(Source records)
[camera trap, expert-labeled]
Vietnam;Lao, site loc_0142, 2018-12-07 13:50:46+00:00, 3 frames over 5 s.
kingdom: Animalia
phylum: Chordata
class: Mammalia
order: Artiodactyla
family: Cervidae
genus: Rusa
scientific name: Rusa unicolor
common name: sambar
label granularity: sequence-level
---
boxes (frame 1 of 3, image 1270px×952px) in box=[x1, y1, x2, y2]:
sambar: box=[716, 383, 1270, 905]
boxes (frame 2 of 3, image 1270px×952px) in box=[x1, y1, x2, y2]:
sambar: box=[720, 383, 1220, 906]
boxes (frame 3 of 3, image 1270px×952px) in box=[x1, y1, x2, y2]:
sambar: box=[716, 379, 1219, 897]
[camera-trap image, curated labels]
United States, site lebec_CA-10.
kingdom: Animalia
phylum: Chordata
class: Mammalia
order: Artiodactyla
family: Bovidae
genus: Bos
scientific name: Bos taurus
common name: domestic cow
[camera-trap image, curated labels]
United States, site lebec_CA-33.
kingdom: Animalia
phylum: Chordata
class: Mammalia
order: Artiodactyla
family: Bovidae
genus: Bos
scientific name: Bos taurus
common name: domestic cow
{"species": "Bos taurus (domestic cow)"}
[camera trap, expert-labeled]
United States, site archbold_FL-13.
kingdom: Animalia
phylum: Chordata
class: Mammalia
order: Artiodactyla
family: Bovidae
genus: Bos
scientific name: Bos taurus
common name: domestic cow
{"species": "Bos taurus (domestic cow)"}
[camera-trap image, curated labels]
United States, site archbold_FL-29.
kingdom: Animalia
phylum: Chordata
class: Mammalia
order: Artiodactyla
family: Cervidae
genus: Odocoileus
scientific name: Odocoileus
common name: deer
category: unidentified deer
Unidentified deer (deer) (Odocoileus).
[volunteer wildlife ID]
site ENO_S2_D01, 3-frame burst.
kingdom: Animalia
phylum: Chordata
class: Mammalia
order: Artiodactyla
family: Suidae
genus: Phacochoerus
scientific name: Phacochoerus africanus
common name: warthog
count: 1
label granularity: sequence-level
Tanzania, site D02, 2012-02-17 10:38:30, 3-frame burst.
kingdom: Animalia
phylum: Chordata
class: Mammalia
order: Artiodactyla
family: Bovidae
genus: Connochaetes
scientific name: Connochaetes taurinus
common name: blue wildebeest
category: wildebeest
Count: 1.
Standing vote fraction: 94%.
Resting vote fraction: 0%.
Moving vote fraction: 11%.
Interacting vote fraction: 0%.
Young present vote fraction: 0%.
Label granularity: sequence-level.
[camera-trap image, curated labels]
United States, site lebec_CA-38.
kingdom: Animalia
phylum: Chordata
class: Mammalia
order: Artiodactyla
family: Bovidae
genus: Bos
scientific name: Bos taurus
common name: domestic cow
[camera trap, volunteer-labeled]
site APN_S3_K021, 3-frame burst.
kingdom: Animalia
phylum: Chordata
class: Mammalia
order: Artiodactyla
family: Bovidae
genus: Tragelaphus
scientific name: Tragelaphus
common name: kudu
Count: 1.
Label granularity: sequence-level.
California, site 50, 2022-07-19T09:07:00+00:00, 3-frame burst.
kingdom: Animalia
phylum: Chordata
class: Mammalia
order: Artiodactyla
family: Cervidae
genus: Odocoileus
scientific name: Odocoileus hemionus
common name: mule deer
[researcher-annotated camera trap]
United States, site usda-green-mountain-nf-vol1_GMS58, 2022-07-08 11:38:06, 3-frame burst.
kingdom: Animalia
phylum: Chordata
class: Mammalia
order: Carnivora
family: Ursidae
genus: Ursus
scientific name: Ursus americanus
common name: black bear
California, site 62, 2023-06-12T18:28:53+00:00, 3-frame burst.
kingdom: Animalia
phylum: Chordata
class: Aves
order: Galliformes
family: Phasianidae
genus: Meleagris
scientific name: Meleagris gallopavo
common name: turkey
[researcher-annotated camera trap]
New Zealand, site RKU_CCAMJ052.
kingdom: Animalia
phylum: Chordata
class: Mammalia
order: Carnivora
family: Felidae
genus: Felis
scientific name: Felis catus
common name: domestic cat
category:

WHAT THE TASK ASKS —
Write out each line of the data above again, exactly as given.

SOLUTION TO THIS EXERCISE —
[camera trap, expert-labeled]
Vietnam;Lao, site loc_0142, 2018-12-07 13:50:46+00:00, 3 frames over 5 s.
kingdom: Animalia
phylum: Chordata
class: Mammalia
order: Artiodactyla
family: Cervidae
genus: Rusa
scientific name: Rusa unicolor
common name: sambar
label granularity: sequence-level
---
boxes (frame 1 of 3, image 1270px×952px) in box=[x1, y1, x2, y2]:
sambar: box=[716, 383, 1270, 905]
boxes (frame 2 of 3, image 1270px×952px) in box=[x1, y1, x2, y2]:
sambar: box=[720, 383, 1220, 906]
boxes (frame 3 of 3, image 1270px×952px) in box=[x1, y1, x2, y2]:
sambar: box=[716, 379, 1219, 897]
[camera-trap image, curated labels]
United States, site lebec_CA-10.
kingdom: Animalia
phylum: Chordata
class: Mammalia
order: Artiodactyla
family: Bovidae
genus: Bos
scientific name: Bos taurus
common name: domestic cow
[camera-trap image, curated labels]
United States, site lebec_CA-33.
kingdom: Animalia
phylum: Chordata
class: Mammalia
order: Artiodactyla
family: Bovidae
genus: Bos
scientific name: Bos taurus
common name: domestic cow
{"species": "Bos taurus (domestic cow)"}
[camera trap, expert-labeled]
United States, site archbold_FL-13.
kingdom: Animalia
phylum: Chordata
class: Mammalia
order: Artiodactyla
family: Bovidae
genus: Bos
scientific name: Bos taurus
common name: domestic cow
{"species": "Bos taurus (domestic cow)"}
[camera-trap image, curated labels]
United States, site archbold_FL-29.
kingdom: Animalia
phylum: Chordata
class: Mammalia
order: Artiodactyla
family: Cervidae
genus: Odocoileus
scientific name: Odocoileus
common name: deer
category: unidentified deer
Unidentified deer (deer) (Odocoileus).
[volunteer wildlife ID]
site ENO_S2_D01, 3-frame burst.
kingdom: Animalia
phylum: Chordata
class: Mammalia
order: Artiodactyla
family: Suidae
genus: Phacochoerus
scientific name: Phacochoerus africanus
common name: warthog
count: 1
label granularity: sequence-level
Tanzania, site D02, 2012-02-17 10:38:30, 3-frame burst.
kingdom: Animalia
phylum: Chordata
class: Mammalia
order: Artiodactyla
family: Bovidae
genus: Connochaetes
scientific name: Connochaetes taurinus
common name: blue wildebeest
category: wildebeest
Count: 1.
Standing vote fraction: 94%.
Resting vote fraction: 0%.
Moving vote fraction: 11%.
Interacting vote fraction: 0%.
Young present vote fraction: 0%.
Label granularity: sequence-level.
[camera-trap image, curated labels]
United States, site lebec_CA-38.
kingdom: Animalia
phylum: Chordata
class: Mammalia
order: Artiodactyla
family: Bovidae
genus: Bos
scientific name: Bos taurus
common name: domestic cow
[camera trap, volunteer-labeled]
site APN_S3_K021, 3-frame burst.
kingdom: Animalia
phylum: Chordata
class: Mammalia
order: Artiodactyla
family: Bovidae
genus: Tragelaphus
scientific name: Tragelaphus
common name: kudu
Count: 1.
Label granularity: sequence-level.
California, site 50, 2022-07-19T09:07:00+00:00, 3-frame burst.
kingdom: Animalia
phylum: Chordata
class: Mammalia
order: Artiodactyla
family: Cervidae
genus: Odocoileus
scientific name: Odocoileus hemionus
common name: mule deer
[researcher-annotated camera trap]
United States, site usda-green-mountain-nf-vol1_GMS58, 2022-07-08 11:38:06, 3-frame burst.
kingdom: Animalia
phylum: Chordata
class: Mammalia
order: Carnivora
family: Ursidae
genus: Ursus
scientific name: Ursus americanus
common name: black bear
California, site 62, 2023-06-12T18:28:53+00:00, 3-frame burst.
kingdom: Animalia
phylum: Chordata
class: Aves
order: Galliformes
family: Phasianidae
genus: Meleagris
scientific name: Meleagris gallopavo
common name: turkey
[researcher-annotated camera trap]
New Zealand, site RKU_CCAMJ052.
kingdom: Animalia
phylum: Chordata
class: Mammalia
order: Carnivora
family: Felidae
genus: Felis
scientific name: Felis catus
common name: domestic cat
category:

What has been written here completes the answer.